For most of his tenure, Young acted as a go-between for Wellington and Tim, who only spoke to each other sporadically even after Young took over. Typically, Young would listen to one Mara's suggestions and run them by the other.

===Success===
During Young's tenure, the Giants earned eight playoff berths, highlighted by victories in Super Bowls XXI and XXV, and compiled an overall record of 155–139–2. He was named NFL Executive of the Year a record five times: in 1984, 1986, 1990, 1993, and 1997. Young also served as chairman of the NFL's Competition Committee.

===Decline===
Despite Young's success during the 1980s, that success would not continue into the 1990s. One of his first mistakes was his choice of a new head coach for the Giants after the May 1991 resignation of Bill Parcells. Young's selection of Ray Handley was not met with success as Handley won a total of 14 games in his two-year stint. Young—an opponent of free agency—seemed to lose his touch following the introduction of the free agency cycle following the 1992 regular season. He struggled to adapt to the system, along with the introduction of a salary cap in 1994; he signed several players to overvalued contracts while losing much of the Giants core talent to other franchises following free agency's inception.

In addition, Young's draft magic seemed to disappear. From 1991 to 1996, the Giants drafted six consecutive first round busts, although his later round selections during that time period would consist of several prominent, elite players, such as defensive tackle Keith Hamilton, defensive end Michael Strahan, cornerback Phillippi Sparks, linebacker Jessie Armstead, cornerback Jason Sehorn, fullback Charles Way, wide receiver Amani Toomer, and running back Tiki Barber. Young retired following the 1997 season, handing his duties over to assistant Ernie Accorsi.

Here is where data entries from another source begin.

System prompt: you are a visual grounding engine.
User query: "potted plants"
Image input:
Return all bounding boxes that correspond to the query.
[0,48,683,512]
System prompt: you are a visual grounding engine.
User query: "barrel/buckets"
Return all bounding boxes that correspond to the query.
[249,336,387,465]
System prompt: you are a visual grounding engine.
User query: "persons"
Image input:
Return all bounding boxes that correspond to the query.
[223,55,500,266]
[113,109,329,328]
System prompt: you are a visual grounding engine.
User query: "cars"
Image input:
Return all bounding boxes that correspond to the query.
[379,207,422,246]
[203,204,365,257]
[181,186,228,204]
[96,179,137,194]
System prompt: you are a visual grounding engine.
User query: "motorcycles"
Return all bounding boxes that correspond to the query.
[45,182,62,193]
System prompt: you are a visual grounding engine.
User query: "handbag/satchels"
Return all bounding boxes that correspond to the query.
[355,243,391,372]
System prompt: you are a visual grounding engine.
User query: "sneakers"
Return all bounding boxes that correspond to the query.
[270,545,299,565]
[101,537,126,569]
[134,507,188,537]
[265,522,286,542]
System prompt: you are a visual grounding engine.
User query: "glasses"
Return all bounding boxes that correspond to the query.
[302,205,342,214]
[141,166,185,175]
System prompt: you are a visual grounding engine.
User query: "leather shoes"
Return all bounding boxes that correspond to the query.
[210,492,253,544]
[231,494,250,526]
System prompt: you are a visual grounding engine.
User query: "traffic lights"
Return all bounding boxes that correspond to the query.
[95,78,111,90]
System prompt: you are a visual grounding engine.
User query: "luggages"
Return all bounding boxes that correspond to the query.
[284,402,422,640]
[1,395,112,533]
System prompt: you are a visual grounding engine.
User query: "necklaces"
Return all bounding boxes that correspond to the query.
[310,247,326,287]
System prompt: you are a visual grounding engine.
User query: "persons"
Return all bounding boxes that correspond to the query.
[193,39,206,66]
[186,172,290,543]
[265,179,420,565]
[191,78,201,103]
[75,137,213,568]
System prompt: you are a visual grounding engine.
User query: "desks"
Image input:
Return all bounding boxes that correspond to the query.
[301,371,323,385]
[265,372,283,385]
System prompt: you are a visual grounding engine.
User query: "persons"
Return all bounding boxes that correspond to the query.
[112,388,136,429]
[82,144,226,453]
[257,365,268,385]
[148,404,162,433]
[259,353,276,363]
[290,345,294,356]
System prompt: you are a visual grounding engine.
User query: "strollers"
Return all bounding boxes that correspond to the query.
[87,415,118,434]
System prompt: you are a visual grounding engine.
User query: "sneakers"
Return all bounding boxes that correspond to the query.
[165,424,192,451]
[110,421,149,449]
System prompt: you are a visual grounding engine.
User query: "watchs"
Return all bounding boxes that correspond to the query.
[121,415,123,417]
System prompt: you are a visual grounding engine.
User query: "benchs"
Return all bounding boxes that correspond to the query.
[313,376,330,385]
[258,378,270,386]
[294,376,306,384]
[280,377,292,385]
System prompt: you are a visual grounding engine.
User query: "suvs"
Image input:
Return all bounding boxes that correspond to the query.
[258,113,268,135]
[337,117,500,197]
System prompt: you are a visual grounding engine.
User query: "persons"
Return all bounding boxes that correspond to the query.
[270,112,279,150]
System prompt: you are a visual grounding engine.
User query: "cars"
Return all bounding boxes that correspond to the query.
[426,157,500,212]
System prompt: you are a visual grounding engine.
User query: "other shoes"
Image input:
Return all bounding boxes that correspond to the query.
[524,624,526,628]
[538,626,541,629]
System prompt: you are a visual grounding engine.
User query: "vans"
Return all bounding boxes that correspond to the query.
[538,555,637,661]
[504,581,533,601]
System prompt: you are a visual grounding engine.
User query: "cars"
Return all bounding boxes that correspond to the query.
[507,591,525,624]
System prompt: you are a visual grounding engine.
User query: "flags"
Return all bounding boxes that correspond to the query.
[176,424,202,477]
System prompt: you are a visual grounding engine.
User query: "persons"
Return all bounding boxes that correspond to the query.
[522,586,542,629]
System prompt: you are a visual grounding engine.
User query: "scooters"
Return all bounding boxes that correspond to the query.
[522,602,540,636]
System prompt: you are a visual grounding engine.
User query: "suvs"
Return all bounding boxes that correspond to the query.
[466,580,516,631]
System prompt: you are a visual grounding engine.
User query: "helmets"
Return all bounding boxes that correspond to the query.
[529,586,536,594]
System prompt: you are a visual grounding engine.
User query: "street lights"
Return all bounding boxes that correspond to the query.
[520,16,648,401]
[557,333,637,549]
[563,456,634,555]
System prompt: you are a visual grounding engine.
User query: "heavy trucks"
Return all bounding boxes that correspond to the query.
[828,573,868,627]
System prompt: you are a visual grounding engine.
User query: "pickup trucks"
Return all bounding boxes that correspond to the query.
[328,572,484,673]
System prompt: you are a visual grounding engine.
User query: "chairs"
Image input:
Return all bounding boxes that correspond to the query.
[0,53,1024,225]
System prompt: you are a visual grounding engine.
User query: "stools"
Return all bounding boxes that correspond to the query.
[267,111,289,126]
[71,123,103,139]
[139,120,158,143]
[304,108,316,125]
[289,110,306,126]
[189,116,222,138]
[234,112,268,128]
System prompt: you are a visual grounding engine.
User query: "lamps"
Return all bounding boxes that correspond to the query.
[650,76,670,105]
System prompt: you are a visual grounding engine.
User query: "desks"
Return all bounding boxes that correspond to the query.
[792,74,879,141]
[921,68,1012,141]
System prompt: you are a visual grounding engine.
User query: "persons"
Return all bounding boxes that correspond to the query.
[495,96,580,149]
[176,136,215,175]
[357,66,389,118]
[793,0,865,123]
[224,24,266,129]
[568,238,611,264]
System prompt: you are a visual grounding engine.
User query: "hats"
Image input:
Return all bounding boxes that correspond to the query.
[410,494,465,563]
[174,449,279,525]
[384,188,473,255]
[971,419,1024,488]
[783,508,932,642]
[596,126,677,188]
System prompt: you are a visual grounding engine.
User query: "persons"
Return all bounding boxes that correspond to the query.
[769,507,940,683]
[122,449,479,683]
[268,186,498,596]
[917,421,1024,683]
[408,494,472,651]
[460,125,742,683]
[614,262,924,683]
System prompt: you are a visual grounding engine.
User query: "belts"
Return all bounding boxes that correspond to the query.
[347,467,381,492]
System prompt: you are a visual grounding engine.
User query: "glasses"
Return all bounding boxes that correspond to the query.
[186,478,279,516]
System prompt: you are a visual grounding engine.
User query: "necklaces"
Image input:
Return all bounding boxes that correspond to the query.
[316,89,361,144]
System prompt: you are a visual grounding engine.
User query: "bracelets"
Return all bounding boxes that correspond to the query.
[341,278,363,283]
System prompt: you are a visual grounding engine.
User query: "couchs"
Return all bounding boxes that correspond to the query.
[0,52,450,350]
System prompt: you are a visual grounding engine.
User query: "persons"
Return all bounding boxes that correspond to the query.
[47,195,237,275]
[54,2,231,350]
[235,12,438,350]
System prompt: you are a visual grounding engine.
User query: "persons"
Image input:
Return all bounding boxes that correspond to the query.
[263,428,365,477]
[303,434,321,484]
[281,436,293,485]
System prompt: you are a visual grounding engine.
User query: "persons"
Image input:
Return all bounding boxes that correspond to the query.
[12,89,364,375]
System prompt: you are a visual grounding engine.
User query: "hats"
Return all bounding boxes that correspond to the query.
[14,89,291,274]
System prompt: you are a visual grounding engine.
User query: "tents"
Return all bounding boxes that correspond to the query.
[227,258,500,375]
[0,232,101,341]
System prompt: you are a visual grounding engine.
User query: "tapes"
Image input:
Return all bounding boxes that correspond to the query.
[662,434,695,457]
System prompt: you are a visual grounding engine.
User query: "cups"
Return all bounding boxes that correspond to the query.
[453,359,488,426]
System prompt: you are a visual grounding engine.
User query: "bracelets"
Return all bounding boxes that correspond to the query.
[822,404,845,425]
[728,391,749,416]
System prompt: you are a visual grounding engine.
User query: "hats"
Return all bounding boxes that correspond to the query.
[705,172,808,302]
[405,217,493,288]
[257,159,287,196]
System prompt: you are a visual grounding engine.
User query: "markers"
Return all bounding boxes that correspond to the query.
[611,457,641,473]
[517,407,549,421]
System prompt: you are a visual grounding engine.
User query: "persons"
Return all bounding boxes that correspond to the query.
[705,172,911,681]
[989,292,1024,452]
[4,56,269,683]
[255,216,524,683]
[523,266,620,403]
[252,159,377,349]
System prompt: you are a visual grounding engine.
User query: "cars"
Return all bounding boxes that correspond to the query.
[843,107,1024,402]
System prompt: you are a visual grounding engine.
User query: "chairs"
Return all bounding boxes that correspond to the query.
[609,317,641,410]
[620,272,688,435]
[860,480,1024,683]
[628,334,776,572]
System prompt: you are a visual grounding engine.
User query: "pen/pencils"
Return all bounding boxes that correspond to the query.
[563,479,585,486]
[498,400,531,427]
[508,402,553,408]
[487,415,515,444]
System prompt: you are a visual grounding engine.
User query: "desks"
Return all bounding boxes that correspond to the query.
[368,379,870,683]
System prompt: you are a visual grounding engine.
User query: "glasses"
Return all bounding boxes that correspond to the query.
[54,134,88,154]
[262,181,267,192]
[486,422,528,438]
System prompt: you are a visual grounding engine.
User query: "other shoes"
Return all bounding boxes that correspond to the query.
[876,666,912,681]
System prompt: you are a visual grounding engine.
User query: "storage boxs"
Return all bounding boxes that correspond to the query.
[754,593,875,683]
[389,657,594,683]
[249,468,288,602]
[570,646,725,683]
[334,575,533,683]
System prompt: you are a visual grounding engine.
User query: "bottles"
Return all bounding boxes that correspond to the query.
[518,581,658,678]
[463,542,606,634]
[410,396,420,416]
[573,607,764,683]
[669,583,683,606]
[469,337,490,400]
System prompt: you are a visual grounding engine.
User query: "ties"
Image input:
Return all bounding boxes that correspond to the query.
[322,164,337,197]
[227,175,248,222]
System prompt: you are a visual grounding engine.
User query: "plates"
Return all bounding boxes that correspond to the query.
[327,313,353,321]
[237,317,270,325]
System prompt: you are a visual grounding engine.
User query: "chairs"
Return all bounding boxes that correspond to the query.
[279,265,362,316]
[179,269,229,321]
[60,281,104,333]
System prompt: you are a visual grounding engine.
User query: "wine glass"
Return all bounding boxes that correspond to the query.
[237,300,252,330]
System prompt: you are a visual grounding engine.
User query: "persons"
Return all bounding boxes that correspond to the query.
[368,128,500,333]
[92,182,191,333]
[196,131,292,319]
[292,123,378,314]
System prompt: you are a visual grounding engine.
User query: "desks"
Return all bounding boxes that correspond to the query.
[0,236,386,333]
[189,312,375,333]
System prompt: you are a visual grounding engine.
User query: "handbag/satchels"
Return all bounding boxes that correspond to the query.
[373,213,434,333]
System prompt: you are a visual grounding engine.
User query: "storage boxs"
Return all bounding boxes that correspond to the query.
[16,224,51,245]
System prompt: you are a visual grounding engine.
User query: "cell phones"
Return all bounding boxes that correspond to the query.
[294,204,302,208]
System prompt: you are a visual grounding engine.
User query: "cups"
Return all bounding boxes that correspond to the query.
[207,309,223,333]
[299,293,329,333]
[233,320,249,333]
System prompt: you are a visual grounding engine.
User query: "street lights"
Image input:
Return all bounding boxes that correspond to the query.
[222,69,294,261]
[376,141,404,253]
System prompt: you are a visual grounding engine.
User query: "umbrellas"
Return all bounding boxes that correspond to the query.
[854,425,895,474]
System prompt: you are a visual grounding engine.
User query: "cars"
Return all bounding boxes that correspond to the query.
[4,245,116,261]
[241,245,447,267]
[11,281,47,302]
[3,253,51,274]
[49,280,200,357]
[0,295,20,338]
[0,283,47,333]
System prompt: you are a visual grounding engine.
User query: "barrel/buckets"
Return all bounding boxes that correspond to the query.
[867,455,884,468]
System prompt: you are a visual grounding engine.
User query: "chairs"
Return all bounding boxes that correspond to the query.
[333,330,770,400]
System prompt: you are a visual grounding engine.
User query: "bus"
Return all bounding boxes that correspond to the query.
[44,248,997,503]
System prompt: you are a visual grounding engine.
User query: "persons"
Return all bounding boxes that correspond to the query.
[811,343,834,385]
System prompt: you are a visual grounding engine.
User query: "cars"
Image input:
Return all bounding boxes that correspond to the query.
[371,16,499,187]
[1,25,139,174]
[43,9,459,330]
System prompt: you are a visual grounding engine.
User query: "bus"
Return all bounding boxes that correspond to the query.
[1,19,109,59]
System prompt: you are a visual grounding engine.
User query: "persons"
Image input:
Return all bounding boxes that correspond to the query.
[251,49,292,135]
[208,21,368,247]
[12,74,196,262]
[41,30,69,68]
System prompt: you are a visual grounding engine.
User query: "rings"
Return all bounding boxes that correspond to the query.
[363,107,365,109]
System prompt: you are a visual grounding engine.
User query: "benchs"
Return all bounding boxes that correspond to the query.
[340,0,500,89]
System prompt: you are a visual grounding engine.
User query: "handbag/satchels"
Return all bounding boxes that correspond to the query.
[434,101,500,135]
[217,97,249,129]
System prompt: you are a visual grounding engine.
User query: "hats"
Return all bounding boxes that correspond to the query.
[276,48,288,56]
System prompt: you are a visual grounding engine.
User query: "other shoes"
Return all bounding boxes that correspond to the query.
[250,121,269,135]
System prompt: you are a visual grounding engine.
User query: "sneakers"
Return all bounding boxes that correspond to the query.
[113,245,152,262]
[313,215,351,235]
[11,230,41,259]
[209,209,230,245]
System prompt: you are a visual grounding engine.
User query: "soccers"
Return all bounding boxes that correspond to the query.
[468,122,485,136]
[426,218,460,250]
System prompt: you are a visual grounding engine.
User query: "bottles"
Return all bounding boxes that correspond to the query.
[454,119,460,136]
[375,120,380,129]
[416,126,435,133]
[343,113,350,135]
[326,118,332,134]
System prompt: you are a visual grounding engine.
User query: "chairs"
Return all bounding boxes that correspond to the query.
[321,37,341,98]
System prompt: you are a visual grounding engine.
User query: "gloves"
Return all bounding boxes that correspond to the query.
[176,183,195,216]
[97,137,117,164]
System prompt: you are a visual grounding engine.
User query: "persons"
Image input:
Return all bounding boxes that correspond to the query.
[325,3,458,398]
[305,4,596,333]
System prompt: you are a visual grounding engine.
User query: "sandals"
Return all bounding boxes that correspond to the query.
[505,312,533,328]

George Young joined the National Football League as senior vice president of football operations on February 2, 1998, after serving 19 years as general manager of the New York Giants.

Young was a resident of Upper Saddle River, New Jersey.

Young died of a rare neurological disease on December 8, 2001, in Baltimore.

===Honors===
The George Young Award is presented annually by The National Jewish Sports Hall of Fame and Museum to the person, Jewish or non-Jewish, who "has best exemplified the high ideals that George Young displayed".

On January 15, 2020, Young was elected to the Pro Football Hall of Fame Centennial Class of 2020.